# [Text passage]
--------------------

Ben, who cheated often on his wife Nancy Kalmen (Susan Sarandon), accompanies Allyson (Imogen Poots), the 18-year-old daughter of his girlfriend, Jordon Karsch (Mary-Louise Parker), to her college interview at a Boston college campus where Ben is an alumnus, having been a prominent donor during his more prosperous days. On campus, Ben meets an impressionable student named Daniel (Jesse Eisenberg) who appreciates his wisdom and advice. Later that night, Ben and Allyson sleep together.

Back in New York, Ben expresses a desire to continue the relationship, which Allyson dismisses as a one time experiment with an older man, in her words, crossing "the Daddy" fantasy off her "list". Frustrated with Ben and her own mother, Allyson dismissively tells her mother about the sexual encounter. Jordon is incensed and breaks off contact with Ben. She then withdraws the support Ben needs to open a new auto dealership. While he is discussing his overdue rent with his building manager (Lenny Venito), Susan appears and tells him he is no longer welcome in her family's life, citing a previous sexual encounter he had with one of her friends and his unreliability as a grandfather of her son.

--------------------

# [Task requirements]
1. Answer from the plot summary:
(a) Whose daughter is Allyson?
(b) How does Allyson describe her night with Ben once they are back in New York?
(c) What does Jordon withdraw after breaking off contact with Ben?
2. Resume the plot summary after its final sentence.
The listing after this plot summary is separate material.

# [Provided data]
--------------------

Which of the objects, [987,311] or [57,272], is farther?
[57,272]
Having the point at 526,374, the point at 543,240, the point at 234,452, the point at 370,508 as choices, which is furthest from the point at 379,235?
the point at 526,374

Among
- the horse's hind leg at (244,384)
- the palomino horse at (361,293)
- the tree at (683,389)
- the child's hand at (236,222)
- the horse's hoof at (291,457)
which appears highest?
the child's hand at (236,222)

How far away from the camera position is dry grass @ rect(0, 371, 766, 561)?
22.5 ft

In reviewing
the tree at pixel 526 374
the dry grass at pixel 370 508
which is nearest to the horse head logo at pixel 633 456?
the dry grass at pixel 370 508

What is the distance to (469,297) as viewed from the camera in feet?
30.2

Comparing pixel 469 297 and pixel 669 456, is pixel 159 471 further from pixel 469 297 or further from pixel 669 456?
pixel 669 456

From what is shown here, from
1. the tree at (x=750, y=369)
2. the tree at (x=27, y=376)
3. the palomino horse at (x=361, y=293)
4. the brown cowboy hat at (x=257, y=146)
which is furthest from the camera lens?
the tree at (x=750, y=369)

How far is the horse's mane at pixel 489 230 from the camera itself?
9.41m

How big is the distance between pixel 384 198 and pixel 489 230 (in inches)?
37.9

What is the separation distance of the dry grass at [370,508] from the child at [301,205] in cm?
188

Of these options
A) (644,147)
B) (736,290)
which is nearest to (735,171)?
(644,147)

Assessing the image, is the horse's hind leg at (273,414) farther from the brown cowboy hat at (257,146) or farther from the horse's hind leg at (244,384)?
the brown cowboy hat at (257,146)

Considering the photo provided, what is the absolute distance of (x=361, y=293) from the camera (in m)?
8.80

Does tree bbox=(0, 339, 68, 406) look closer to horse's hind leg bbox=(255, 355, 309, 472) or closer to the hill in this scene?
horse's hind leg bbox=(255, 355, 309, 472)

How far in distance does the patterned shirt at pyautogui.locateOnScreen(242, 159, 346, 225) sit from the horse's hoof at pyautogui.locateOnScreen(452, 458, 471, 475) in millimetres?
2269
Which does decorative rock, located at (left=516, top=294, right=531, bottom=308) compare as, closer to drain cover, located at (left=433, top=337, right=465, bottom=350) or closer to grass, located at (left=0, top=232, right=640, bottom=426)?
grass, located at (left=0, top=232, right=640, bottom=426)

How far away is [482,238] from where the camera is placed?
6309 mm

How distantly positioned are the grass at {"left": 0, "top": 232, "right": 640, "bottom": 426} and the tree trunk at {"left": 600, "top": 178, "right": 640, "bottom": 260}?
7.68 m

--------------------

# [Results for the exercise]
1.
(a) Allyson is the daughter of Ben's girlfriend, Jordon Karsch.
(b) She calls it a one time experiment with an older man, crossing "the Daddy" fantasy off her "list".
(c) She withdraws the support Ben needs to open a new auto dealership.

2.
Facing eviction, Ben asks his college friend Jimmy Marino (Danny DeVito) to give him a job at his campus diner. Allyson, now a student, discovers Ben working near her. Ben receives a call from Jordon demanding he leave town immediately, threatening to resort to physical force via Allyson's father's connections. At a college party cruising, Ben recognizes a customer from the diner, then makes a sexual advance toward Daniel's new girlfriend, Maureen (Olivia Thirlby). Shortly after the girl rebuffs him, he is severely beaten by an ex-police officer (Arthur J. Nascarella) sent by Allyson's father.

After discussing his view of life with Jimmy, Ben collapses and wakes up in a hospital with Susan at his bedside. Ben then leaves the hospital against medical advice. He apologizes to Daniel and discovers Nancy on the bench where they met. Nancy has learned of Ben's medical condition and appears to struggle with the fact that his illness has caused his self-destructive behavior. Ben tells Nancy that aging and the prospect of dying caused him to feel "invisible", so he decided to plunge into life with full gusto. She tells him that's no excuse, but understands and offers him a ride back to the city. The film ends with Nancy waiting in the car for his decision and a young woman walking by Ben, still sitting on the bench, in the opposite direction. Ben looks one way at Nancy, then the other way at the woman. The film ends with Ben standing and looking into the camera.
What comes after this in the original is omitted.